• [Data for this task]
┄┄┄┄┄┄
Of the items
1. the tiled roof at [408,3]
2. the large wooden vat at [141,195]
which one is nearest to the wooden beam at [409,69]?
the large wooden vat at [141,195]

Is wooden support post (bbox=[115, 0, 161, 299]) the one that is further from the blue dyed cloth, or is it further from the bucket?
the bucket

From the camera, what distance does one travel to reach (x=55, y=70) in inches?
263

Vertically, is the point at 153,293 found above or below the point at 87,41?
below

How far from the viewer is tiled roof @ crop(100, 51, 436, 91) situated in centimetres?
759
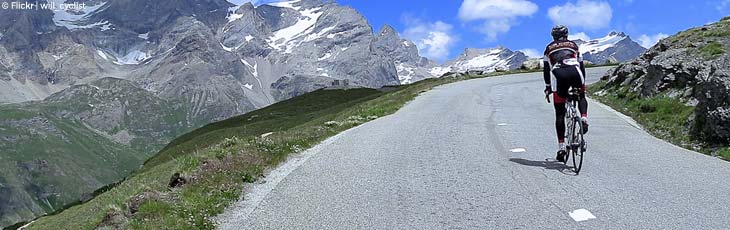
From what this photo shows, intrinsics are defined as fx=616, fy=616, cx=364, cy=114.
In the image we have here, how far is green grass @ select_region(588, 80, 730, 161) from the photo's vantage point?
1678 centimetres

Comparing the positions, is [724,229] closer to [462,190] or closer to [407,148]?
[462,190]

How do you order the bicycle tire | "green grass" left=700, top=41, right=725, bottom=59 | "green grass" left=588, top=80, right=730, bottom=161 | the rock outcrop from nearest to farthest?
the bicycle tire
the rock outcrop
"green grass" left=588, top=80, right=730, bottom=161
"green grass" left=700, top=41, right=725, bottom=59

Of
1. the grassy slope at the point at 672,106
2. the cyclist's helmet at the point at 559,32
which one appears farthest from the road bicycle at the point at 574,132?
the grassy slope at the point at 672,106

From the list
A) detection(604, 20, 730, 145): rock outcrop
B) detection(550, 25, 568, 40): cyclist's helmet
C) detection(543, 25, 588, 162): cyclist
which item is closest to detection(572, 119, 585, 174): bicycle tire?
detection(543, 25, 588, 162): cyclist

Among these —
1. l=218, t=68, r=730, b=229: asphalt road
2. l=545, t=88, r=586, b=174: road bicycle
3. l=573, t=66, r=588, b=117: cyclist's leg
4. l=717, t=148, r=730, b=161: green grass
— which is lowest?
l=218, t=68, r=730, b=229: asphalt road

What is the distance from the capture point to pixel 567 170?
1219cm

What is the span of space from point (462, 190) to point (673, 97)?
1489cm

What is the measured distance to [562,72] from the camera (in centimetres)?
1234

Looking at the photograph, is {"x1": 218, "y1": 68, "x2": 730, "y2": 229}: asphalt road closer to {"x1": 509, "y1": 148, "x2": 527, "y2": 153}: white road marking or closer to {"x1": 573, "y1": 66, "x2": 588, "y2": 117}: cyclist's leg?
{"x1": 509, "y1": 148, "x2": 527, "y2": 153}: white road marking

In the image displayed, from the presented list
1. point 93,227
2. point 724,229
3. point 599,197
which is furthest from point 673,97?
point 93,227

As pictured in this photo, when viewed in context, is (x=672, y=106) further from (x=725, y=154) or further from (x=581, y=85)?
(x=581, y=85)

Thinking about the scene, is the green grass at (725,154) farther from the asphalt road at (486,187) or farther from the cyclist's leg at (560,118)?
the cyclist's leg at (560,118)

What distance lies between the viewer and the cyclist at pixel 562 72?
12.3 m

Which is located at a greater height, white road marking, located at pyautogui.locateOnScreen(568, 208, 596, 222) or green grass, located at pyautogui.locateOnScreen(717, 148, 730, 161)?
green grass, located at pyautogui.locateOnScreen(717, 148, 730, 161)
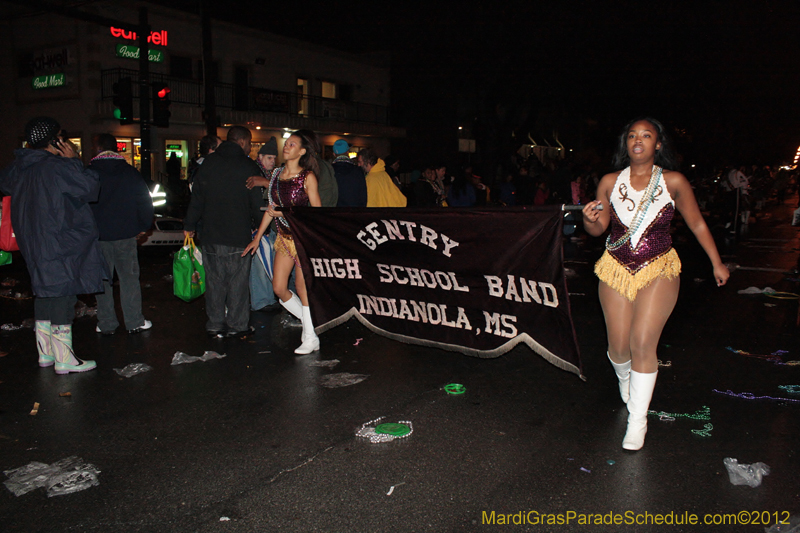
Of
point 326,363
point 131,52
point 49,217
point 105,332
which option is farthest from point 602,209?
point 131,52

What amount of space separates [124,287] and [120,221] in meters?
0.70

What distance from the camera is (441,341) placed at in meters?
4.83

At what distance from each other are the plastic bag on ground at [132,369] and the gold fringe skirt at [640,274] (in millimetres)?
3843

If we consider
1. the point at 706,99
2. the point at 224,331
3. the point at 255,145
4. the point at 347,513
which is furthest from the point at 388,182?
the point at 706,99

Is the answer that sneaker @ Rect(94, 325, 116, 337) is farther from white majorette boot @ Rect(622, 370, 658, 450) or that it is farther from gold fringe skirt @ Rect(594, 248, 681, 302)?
white majorette boot @ Rect(622, 370, 658, 450)

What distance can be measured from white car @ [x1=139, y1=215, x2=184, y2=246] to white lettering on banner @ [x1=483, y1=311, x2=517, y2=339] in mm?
9450

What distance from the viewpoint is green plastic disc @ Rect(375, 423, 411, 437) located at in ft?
13.2

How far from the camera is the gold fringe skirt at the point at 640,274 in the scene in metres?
3.78

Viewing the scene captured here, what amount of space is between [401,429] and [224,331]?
3089 millimetres

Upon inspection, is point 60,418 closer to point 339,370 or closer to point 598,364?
point 339,370

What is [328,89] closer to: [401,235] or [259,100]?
[259,100]

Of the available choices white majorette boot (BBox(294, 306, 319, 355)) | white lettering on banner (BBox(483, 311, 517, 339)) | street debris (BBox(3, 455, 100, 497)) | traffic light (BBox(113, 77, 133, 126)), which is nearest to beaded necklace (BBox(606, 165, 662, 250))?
white lettering on banner (BBox(483, 311, 517, 339))

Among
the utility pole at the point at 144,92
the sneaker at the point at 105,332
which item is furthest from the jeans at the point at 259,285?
the utility pole at the point at 144,92

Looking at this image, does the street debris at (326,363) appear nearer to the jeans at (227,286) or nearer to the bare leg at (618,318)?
the jeans at (227,286)
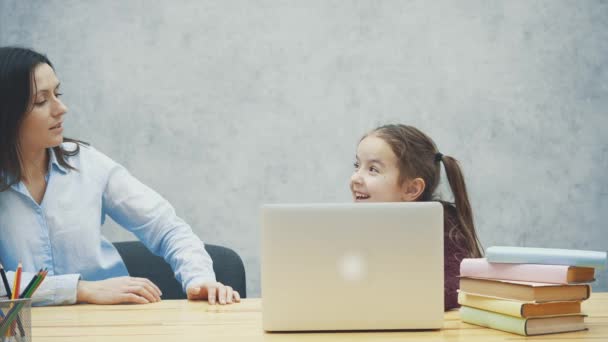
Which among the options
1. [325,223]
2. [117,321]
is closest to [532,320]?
[325,223]

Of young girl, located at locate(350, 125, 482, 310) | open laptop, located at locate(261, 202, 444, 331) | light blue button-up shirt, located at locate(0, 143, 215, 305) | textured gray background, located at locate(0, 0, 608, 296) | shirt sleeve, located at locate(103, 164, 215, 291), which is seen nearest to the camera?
open laptop, located at locate(261, 202, 444, 331)

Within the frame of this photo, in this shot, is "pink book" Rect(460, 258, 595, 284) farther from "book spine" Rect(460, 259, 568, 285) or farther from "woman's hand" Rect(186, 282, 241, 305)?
"woman's hand" Rect(186, 282, 241, 305)

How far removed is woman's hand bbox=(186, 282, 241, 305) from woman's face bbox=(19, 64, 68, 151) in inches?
27.0

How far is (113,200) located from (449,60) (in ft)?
5.67

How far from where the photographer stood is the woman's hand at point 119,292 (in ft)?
4.81

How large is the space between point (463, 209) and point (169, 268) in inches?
34.3

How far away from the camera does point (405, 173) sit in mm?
1808

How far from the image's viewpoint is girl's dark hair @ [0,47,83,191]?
1859mm

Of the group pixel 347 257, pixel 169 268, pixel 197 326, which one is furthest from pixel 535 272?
pixel 169 268

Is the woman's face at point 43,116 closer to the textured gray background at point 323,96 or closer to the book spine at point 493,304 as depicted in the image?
the textured gray background at point 323,96

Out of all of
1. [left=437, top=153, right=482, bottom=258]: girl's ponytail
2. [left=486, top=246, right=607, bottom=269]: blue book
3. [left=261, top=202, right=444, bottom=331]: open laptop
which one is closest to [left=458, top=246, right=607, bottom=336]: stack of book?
[left=486, top=246, right=607, bottom=269]: blue book

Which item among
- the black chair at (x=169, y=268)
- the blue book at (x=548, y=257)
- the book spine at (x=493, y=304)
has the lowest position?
the black chair at (x=169, y=268)

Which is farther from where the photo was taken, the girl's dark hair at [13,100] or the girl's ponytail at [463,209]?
the girl's dark hair at [13,100]

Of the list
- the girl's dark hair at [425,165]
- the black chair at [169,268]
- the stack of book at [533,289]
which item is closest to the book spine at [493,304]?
the stack of book at [533,289]
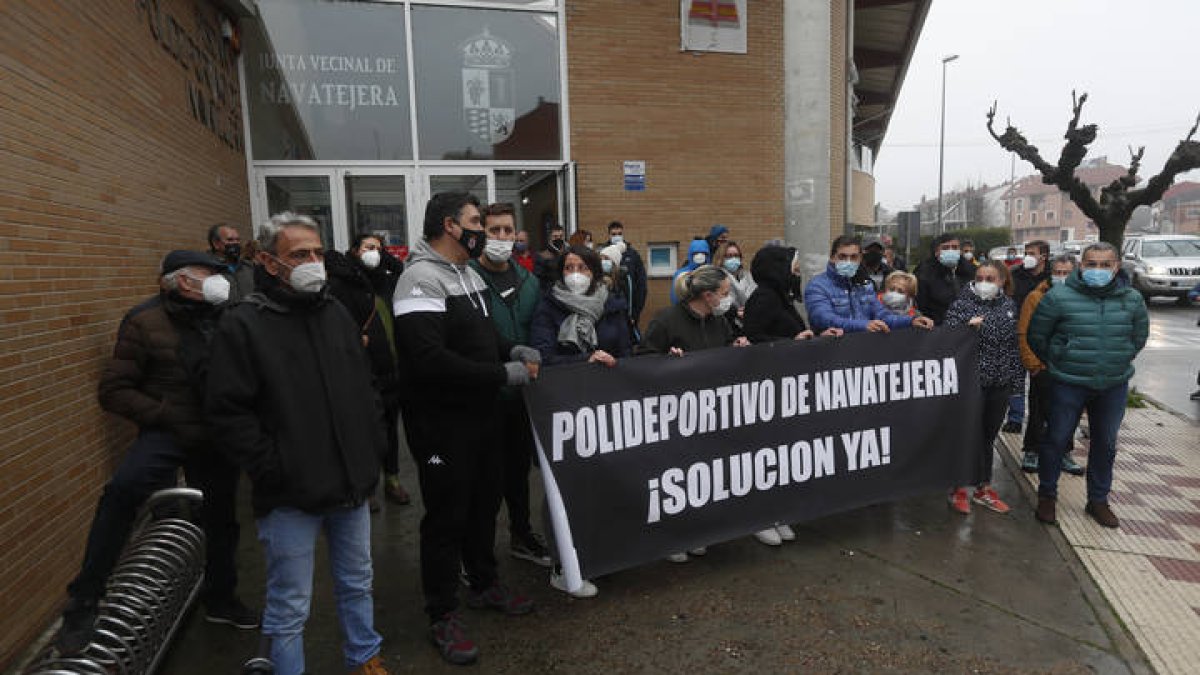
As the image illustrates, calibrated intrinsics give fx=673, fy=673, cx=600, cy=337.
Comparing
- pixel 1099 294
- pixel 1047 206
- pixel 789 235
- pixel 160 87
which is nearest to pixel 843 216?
pixel 789 235

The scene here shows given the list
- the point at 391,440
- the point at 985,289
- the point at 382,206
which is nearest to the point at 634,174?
the point at 382,206

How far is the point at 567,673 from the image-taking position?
283 cm

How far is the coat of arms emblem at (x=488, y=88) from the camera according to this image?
9.02 meters

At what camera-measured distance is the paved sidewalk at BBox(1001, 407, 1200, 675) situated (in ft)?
10.2

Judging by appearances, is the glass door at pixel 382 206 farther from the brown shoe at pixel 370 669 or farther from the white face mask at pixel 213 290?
the brown shoe at pixel 370 669

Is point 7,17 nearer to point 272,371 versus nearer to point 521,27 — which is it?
point 272,371

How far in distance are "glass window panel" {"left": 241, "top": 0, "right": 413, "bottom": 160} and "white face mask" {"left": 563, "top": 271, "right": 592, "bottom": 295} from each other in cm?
601

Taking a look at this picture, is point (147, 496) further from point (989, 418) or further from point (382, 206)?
point (382, 206)

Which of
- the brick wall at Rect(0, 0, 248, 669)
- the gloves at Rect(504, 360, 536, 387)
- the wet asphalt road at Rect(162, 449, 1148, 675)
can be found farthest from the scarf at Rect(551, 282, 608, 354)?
the brick wall at Rect(0, 0, 248, 669)

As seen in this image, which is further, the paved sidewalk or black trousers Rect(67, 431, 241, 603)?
the paved sidewalk

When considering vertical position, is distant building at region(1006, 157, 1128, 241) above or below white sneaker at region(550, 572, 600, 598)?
above

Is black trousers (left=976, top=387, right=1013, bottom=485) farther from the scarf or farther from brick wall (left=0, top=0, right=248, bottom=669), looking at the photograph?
brick wall (left=0, top=0, right=248, bottom=669)

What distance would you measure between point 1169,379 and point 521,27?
32.1 ft

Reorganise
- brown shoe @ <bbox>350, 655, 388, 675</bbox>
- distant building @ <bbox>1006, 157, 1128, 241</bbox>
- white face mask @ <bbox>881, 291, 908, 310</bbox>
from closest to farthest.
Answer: brown shoe @ <bbox>350, 655, 388, 675</bbox>, white face mask @ <bbox>881, 291, 908, 310</bbox>, distant building @ <bbox>1006, 157, 1128, 241</bbox>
┄┄┄┄┄┄
• [Short problem]
Find the line containing "What distance would". Reproduce it exactly, along with every line after it through the last.

• [Reply to the exercise]
What distance would you measure between point 1169,379 and point 521,27?
32.1 ft

Reorganise
- brown shoe @ <bbox>350, 655, 388, 675</bbox>
- distant building @ <bbox>1006, 157, 1128, 241</bbox>
- white face mask @ <bbox>881, 291, 908, 310</bbox>
from closest to farthest.
Answer: brown shoe @ <bbox>350, 655, 388, 675</bbox>, white face mask @ <bbox>881, 291, 908, 310</bbox>, distant building @ <bbox>1006, 157, 1128, 241</bbox>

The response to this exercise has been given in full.